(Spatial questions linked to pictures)
■ ■ ■ ■ ■

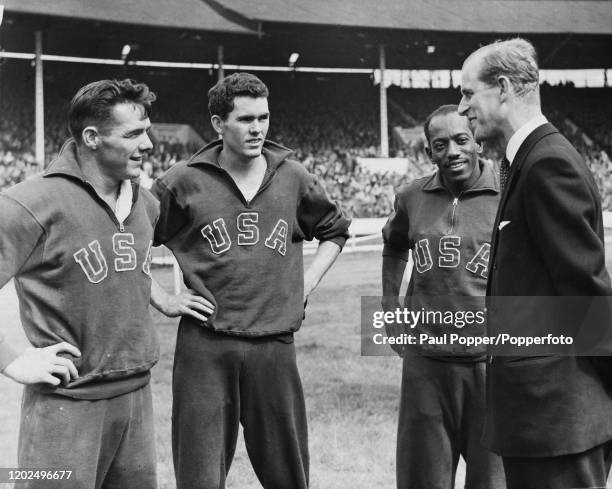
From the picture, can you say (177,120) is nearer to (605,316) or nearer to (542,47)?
(542,47)

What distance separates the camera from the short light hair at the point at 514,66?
265cm

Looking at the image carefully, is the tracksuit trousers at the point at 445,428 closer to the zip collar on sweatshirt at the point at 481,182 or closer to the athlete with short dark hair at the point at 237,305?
the athlete with short dark hair at the point at 237,305

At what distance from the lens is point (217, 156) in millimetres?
4016

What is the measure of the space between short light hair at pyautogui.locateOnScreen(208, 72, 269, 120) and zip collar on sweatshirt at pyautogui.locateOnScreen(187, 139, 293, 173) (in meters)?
0.17

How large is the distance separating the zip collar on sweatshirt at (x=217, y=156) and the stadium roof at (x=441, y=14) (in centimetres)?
2278

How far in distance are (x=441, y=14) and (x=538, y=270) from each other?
27016mm

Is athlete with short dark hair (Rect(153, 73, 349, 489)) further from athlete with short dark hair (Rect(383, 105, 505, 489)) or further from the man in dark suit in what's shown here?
the man in dark suit

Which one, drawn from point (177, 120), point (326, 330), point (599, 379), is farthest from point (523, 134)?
point (177, 120)

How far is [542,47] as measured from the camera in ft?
98.1

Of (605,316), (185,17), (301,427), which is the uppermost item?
(185,17)

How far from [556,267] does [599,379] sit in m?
0.40

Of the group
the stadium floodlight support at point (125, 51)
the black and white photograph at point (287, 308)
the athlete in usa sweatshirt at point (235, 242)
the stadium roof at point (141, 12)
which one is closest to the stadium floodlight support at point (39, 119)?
the stadium roof at point (141, 12)

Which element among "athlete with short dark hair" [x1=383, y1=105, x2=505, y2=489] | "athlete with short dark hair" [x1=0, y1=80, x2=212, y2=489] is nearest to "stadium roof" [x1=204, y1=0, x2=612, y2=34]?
"athlete with short dark hair" [x1=383, y1=105, x2=505, y2=489]

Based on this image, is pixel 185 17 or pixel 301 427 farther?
pixel 185 17
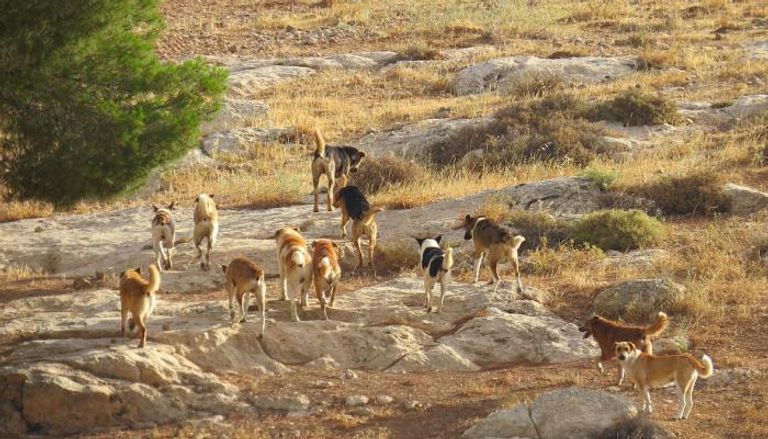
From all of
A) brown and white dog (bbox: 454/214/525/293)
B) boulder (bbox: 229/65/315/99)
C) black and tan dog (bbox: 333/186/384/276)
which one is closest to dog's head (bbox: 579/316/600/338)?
brown and white dog (bbox: 454/214/525/293)

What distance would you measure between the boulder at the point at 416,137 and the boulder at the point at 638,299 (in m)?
10.1

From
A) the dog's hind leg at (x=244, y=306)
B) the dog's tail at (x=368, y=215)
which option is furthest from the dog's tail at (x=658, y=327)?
the dog's tail at (x=368, y=215)

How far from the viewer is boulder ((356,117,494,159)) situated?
25.9m

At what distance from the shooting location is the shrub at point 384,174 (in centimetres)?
2289

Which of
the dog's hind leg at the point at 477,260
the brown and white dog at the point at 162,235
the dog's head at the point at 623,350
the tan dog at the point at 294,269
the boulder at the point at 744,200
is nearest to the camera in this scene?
the dog's head at the point at 623,350

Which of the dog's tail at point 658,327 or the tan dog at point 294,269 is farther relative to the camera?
the tan dog at point 294,269

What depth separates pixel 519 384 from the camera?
13578mm

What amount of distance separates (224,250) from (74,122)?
3376 mm

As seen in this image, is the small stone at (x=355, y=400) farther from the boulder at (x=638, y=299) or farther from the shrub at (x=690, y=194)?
the shrub at (x=690, y=194)

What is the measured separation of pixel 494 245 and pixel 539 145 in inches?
386

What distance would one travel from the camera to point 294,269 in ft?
47.9

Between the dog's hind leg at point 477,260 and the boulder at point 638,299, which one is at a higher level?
the dog's hind leg at point 477,260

■ ■ ■ ■ ■

**Exercise brief**
Rewrite all of the material above as a numbered list with one line per item, leaving out blank lines. Leave the pictures out of your answer.

**Expected answer**
1. From the picture, can you say (177,120) is nearer to (605,316) or nearer to (542,47)?
2. (542,47)
3. What distance separates the camera from the short light hair at the point at 514,66?
4. 265cm
5. Looking at the image carefully, is the tracksuit trousers at the point at 445,428 closer to the zip collar on sweatshirt at the point at 481,182 or closer to the athlete with short dark hair at the point at 237,305?
6. the athlete with short dark hair at the point at 237,305
7. At what distance from the lens is point (217, 156) in millimetres?
8. 4016
9. What is the measure of the space between short light hair at pyautogui.locateOnScreen(208, 72, 269, 120) and zip collar on sweatshirt at pyautogui.locateOnScreen(187, 139, 293, 173) (in meters)?
10. 0.17
11. How large is the distance separating the zip collar on sweatshirt at (x=217, y=156) and the stadium roof at (x=441, y=14) (in centimetres)?
12. 2278
13. How far in distance are (x=441, y=14) and (x=538, y=270) from each other?
14. 27016mm
15. Is athlete with short dark hair (Rect(153, 73, 349, 489)) further from athlete with short dark hair (Rect(383, 105, 505, 489)) or further from the man in dark suit in what's shown here?
16. the man in dark suit
17. Which one, drawn from point (177, 120), point (326, 330), point (599, 379), is farthest from point (523, 134)?
18. point (177, 120)
19. How far is [542,47] as measured from the camera in ft?
20. 98.1
21. Of (605,316), (185,17), (301,427), which is the uppermost item?
22. (185,17)
23. How far from [556,267] does [599,379] sit in m?
24. 0.40
25. Of the group
26. the stadium floodlight support at point (125, 51)
27. the black and white photograph at point (287, 308)
28. the athlete in usa sweatshirt at point (235, 242)
29. the stadium roof at point (141, 12)
30. which one is closest to the stadium floodlight support at point (39, 119)?
31. the stadium roof at point (141, 12)
32. Which element among "athlete with short dark hair" [x1=383, y1=105, x2=505, y2=489] | "athlete with short dark hair" [x1=0, y1=80, x2=212, y2=489] is nearest to "stadium roof" [x1=204, y1=0, x2=612, y2=34]?
33. "athlete with short dark hair" [x1=383, y1=105, x2=505, y2=489]
34. Based on this image, is pixel 185 17 or pixel 301 427 farther?
35. pixel 185 17
36. From all of
37. A) brown and white dog (bbox: 454/214/525/293)
38. B) boulder (bbox: 229/65/315/99)
39. C) black and tan dog (bbox: 333/186/384/276)
40. which one is closest to dog's head (bbox: 579/316/600/338)?
41. brown and white dog (bbox: 454/214/525/293)
42. What distance would you measure between the boulder at the point at 416,137 and the boulder at the point at 638,299 (in m)?
43. 10.1
44. From
45. A) the dog's hind leg at (x=244, y=306)
46. B) the dog's tail at (x=368, y=215)
47. which option is furthest from the dog's tail at (x=658, y=327)?
48. the dog's tail at (x=368, y=215)
49. How far from the viewer is boulder ((356,117,494,159)) situated?
50. 25.9m
51. At what distance from the shooting location is the shrub at point 384,174 (in centimetres)?
52. 2289
53. Which of
54. the dog's hind leg at the point at 477,260
55. the brown and white dog at the point at 162,235
56. the dog's head at the point at 623,350
57. the tan dog at the point at 294,269
58. the boulder at the point at 744,200
59. is nearest to the camera in this scene?
60. the dog's head at the point at 623,350
61. Which of the dog's tail at point 658,327 or the tan dog at point 294,269 is farther relative to the camera?
62. the tan dog at point 294,269
63. What depth separates pixel 519 384 from the camera?
64. 13578mm
65. What amount of distance separates (224,250) from (74,122)?
66. 3376 mm
67. As seen in this image, is the small stone at (x=355, y=400) farther from the boulder at (x=638, y=299) or farther from the shrub at (x=690, y=194)?
68. the shrub at (x=690, y=194)
69. What is the measured separation of pixel 494 245 and pixel 539 145 in inches?
70. 386
71. What distance would one travel from the camera to point 294,269 in ft?
72. 47.9
73. Between the dog's hind leg at point 477,260 and the boulder at point 638,299, which one is at a higher level?
74. the dog's hind leg at point 477,260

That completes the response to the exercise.